[Recorded data]

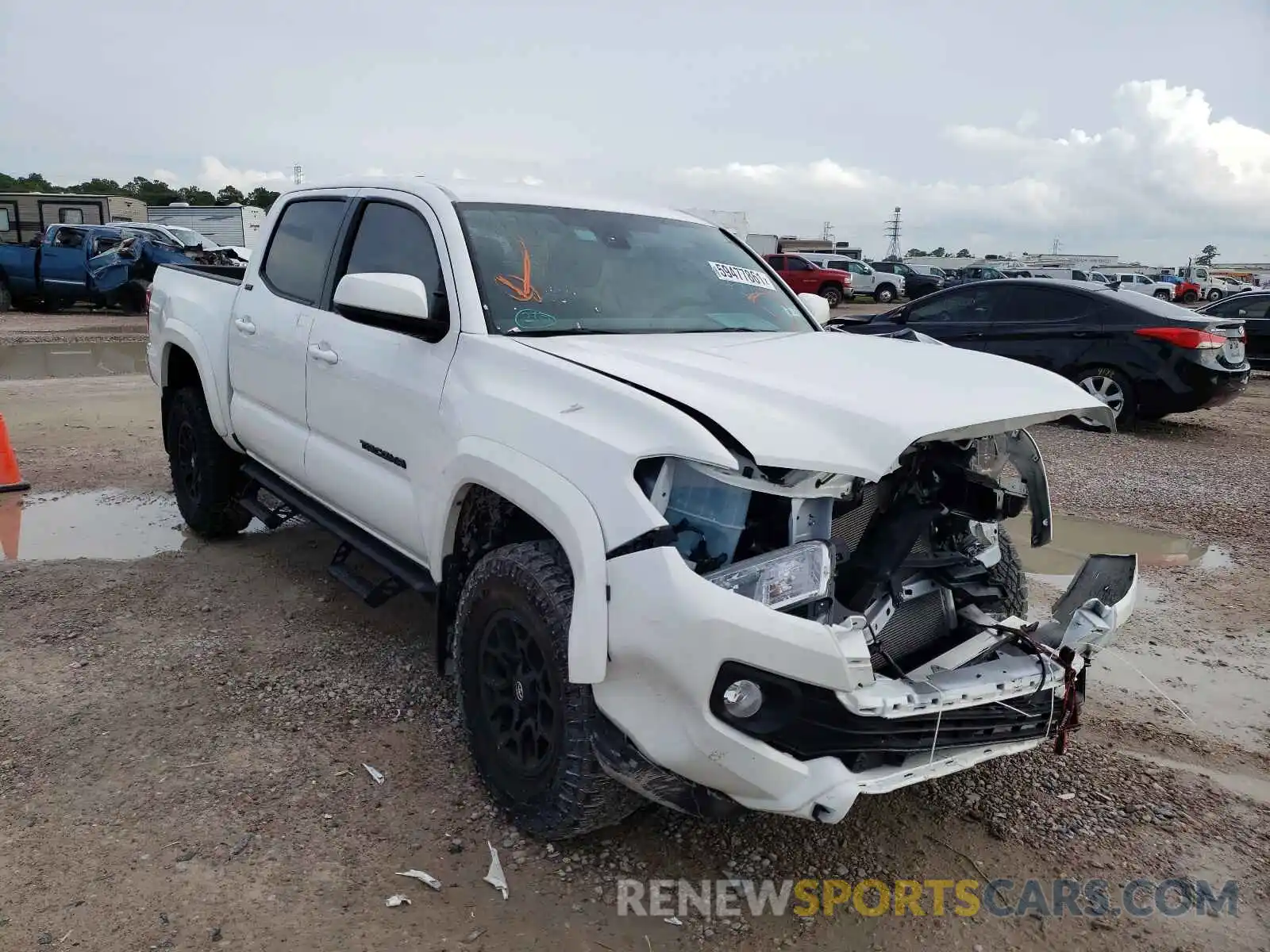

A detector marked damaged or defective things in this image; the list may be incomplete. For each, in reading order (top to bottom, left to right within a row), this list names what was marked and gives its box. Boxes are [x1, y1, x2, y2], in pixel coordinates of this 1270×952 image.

crumpled hood [514, 333, 1111, 479]
damaged white truck [144, 177, 1137, 831]
cracked headlight [705, 543, 832, 609]
damaged radiator [832, 482, 952, 670]
broken front bumper [597, 546, 1143, 819]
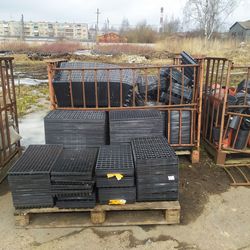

→ TASK DETAILS: Write the records out again, swapping "image" for "photo" wherever it occurs and changing nothing else. Leave the pictures out of your answer.

→ RESPONSE BELOW:
A detector marked damaged or defective things in this photo; the list may be incomplete. For each, in reading order (top to bottom, left to right within a row), this list names what was marked and gives its box. Boxes are [x1, y1, x2, y2], in pixel coordinates of this 1270×952 photo.

crumpled hood [514, 333, 1111, 479]
damaged white truck [144, 177, 1137, 831]
cracked headlight [705, 543, 832, 609]
damaged radiator [832, 482, 952, 670]
broken front bumper [597, 546, 1143, 819]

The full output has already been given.